Saddam Hussein's chief lawyer implored world leaders on Thursday to prevent the United States from handing over the ousted leader to Iraqi authorities for execution, saying he should enjoy protection from his enemies as a "prisoner of war."
Iraq's highest court on Tuesday rejected Saddam's appeal against his conviction and death sentence for the killing of 148 Shiites in the northern city of Dujail in 1982. The court said the former president should be hanged within 30 days.
"According to the international conventions, it is forbidden to hand a prisoner of war to his adversary," Saddam's lawyer Khalil al-Dulaimi said.
"I urge all the international and legal organizations, the United Nations secretary-general, the Arab League and all the leaders of the world to rapidly prevent the American administration from handing the president to the Iraqi authorities," he told The Associated Press.
Cardinal Renato Martino, Pope Benedict XVI's top prelate for justice issues and a former Vatican envoy to the U.N., condemned the death sentence in a newspaper interview published Thursday, saying capital punishment goes against the teachings of the Roman Catholic Church.
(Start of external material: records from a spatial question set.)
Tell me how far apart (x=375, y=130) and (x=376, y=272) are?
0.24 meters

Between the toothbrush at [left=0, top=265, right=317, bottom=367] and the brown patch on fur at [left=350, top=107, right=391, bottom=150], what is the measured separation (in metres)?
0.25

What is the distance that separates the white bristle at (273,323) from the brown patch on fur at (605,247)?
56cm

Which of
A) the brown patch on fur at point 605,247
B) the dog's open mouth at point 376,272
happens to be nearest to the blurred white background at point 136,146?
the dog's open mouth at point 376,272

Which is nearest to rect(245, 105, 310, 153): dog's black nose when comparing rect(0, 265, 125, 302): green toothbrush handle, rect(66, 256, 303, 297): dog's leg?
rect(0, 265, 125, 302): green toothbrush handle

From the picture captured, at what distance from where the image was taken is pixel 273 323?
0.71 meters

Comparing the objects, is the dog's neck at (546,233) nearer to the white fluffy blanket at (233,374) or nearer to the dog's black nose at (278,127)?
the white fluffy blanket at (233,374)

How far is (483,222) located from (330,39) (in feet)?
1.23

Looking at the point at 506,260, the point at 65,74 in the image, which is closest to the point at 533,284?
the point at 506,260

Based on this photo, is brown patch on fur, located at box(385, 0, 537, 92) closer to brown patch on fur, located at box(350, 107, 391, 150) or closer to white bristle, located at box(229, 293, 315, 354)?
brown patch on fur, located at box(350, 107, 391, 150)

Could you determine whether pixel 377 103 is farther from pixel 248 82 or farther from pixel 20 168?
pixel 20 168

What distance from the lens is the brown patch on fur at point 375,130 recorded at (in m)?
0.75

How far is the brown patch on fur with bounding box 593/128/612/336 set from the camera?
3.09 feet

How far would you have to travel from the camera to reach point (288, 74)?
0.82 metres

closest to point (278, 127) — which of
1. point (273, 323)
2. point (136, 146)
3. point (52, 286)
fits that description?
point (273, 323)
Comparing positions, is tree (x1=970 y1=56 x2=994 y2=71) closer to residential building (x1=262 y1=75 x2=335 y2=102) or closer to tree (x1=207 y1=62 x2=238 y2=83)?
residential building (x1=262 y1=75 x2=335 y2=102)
After Saddam's death sentence was handed down last month, Louise Arbour, the U.N. high commissioner for human rights, urged Iraq to ensure a fair appeals process and to refrain from executing Saddam even if the sentence is upheld.
Some international legal observers and human rights groups have also called Saddam's trial unfair because of alleged interference by the Shiite-dominated government.
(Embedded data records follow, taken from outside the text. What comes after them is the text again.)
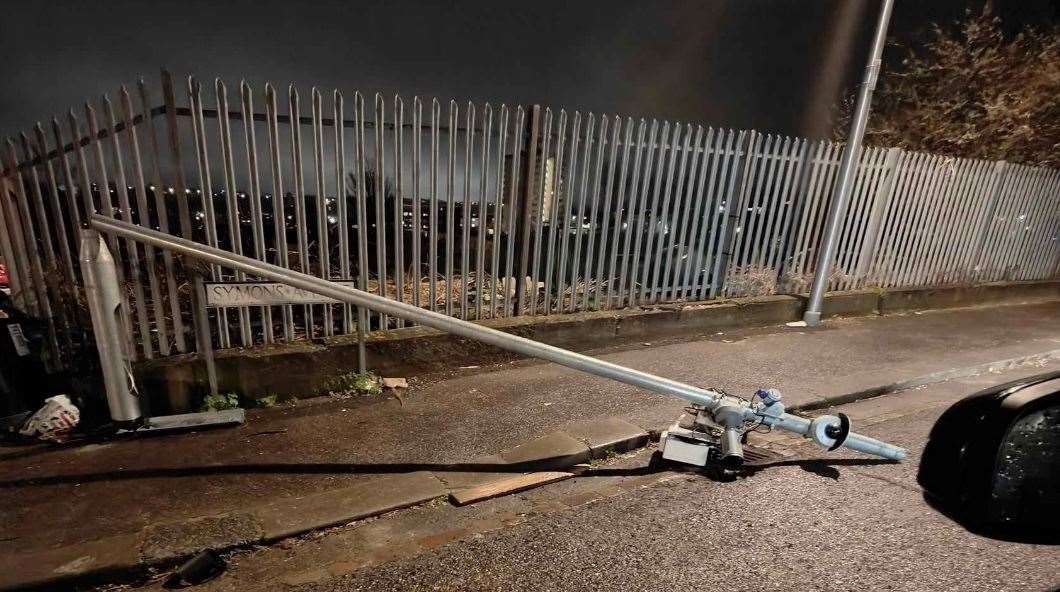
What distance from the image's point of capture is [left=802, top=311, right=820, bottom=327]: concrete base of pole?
21.0 feet

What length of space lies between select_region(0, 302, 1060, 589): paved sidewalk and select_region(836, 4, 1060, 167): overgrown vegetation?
5.76 meters

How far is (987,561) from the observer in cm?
229

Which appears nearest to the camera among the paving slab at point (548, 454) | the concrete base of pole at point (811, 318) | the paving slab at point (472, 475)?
the paving slab at point (472, 475)

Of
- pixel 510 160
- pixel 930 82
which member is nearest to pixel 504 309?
pixel 510 160

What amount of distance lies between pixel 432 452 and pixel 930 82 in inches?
479

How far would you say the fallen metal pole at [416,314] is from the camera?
2510 millimetres

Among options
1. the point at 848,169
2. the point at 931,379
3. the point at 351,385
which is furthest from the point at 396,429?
the point at 848,169

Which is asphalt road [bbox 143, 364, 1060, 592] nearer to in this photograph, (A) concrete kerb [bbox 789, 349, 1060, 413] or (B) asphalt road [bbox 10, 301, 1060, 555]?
(B) asphalt road [bbox 10, 301, 1060, 555]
An official close to Iraqi Prime Minister Nouri al-Maliki has said Saddam would remain in a U.S. military prison until he is handed over to Iraqi authorities on the day of his execution. The official spoke on condition of anonymity because he was not authorized to address the media.
A top government official disputed the court's ruling that Saddam must be hanged within 30 days, saying the execution should be held after that time period. The comment comes amid debate over other legal procedures such as whether the presidency is required to approve the execution.
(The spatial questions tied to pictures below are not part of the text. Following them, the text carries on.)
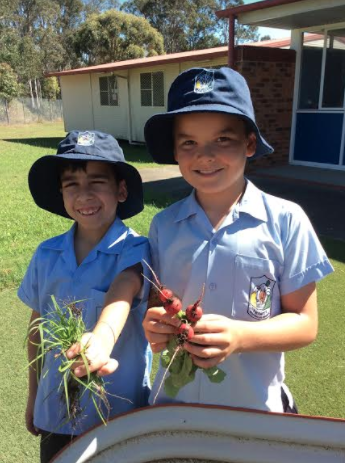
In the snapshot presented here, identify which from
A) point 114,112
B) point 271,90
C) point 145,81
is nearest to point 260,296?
point 271,90

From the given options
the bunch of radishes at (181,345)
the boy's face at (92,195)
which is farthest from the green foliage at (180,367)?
the boy's face at (92,195)

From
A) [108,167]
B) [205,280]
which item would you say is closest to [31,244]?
[108,167]

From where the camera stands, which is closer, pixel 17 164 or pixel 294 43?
pixel 294 43

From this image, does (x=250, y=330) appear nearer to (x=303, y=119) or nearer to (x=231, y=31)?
(x=231, y=31)

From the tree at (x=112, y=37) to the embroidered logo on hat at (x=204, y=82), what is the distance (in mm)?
38658

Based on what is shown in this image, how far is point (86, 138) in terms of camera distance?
1.77 meters

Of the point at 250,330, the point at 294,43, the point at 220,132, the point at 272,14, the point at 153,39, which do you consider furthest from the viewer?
the point at 153,39

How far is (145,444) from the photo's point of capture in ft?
4.38

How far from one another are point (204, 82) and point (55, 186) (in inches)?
33.3

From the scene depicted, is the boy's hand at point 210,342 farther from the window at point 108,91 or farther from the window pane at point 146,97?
the window at point 108,91

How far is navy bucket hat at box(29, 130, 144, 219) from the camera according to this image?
68.0 inches

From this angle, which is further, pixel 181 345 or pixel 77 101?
pixel 77 101

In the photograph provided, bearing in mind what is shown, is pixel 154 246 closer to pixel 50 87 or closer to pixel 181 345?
pixel 181 345

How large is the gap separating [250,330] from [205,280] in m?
0.27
"The law does not say within 30 days, it says after the lapse of 30 days," said Busho Ibrahim, deputy justice minister. There was no immediate explanation for the conflicting claims.
Al-Dulaimi, Saddam's lawyer, warned that turning over Saddam to the Iraqis would increase the sectarian violence that already is tearing the country apart.
"If the American administration insists in handing the president to the Iraqis, it would commit a great strategic mistake which would lead to the escalation of the violence in Iraq and the eruption of a destructive civil war," he said.
In Washington, Pentagon spokesman Bryan Whitman said there was concern about the potential for violence in carrying out the execution.
"I'm sure the Iraqi government is thinking through that and working with the coalition in terms of the impact that could have."